> **Problem description**:
Gather every line in the entries below that contains the word "wooden" and copy each one in full. Uppercase and lowercase count as different.

□ □ □ □

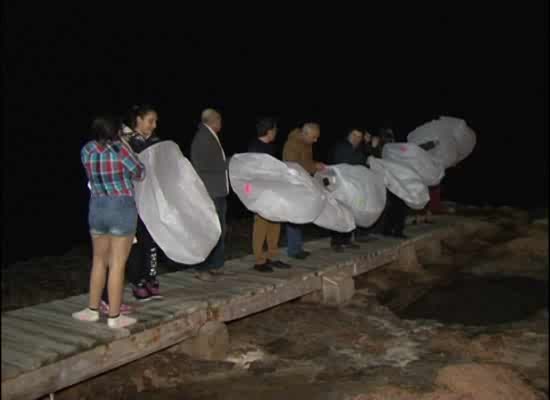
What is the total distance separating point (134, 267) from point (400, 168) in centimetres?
378

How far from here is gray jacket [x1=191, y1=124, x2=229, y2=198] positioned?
4.80 meters

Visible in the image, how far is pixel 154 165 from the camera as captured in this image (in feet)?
13.6

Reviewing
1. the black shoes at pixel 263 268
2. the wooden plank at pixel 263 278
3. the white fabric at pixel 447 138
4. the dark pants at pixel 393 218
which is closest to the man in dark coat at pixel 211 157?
the wooden plank at pixel 263 278

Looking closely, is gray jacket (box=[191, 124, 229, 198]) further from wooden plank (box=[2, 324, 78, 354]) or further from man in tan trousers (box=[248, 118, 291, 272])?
wooden plank (box=[2, 324, 78, 354])

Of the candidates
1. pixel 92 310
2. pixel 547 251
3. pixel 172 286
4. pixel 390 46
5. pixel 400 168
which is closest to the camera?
pixel 92 310

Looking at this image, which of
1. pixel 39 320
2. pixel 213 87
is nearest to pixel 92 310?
pixel 39 320

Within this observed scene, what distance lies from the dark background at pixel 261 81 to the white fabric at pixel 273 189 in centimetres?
1080

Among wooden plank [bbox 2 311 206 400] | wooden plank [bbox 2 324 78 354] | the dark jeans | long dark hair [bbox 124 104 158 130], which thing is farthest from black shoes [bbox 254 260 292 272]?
wooden plank [bbox 2 324 78 354]

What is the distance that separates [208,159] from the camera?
4.81m

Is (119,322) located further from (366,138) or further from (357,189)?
(366,138)

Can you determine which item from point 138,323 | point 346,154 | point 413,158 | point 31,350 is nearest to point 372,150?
point 413,158

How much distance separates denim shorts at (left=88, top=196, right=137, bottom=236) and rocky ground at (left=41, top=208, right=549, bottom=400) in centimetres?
110

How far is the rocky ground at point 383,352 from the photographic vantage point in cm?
402

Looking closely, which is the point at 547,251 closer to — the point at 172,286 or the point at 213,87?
the point at 172,286
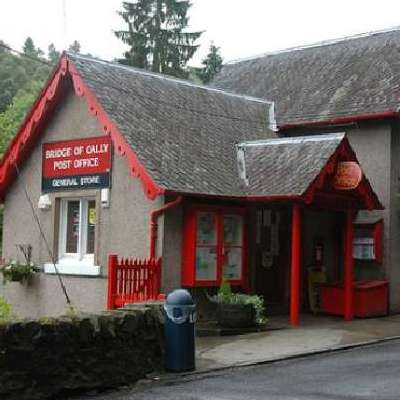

□ □ □ □

> **Solution below**:
2. the wooden plank at pixel 263 278
the wooden plank at pixel 263 278
Looking closely, is gray jacket (box=[191, 124, 229, 198]) further from wooden plank (box=[2, 324, 78, 354]) or further from man in tan trousers (box=[248, 118, 291, 272])?
wooden plank (box=[2, 324, 78, 354])
Among wooden plank [bbox 2 311 206 400] | wooden plank [bbox 2 324 78 354] | the dark jeans | long dark hair [bbox 124 104 158 130], which thing is farthest from black shoes [bbox 254 260 292 272]?
wooden plank [bbox 2 324 78 354]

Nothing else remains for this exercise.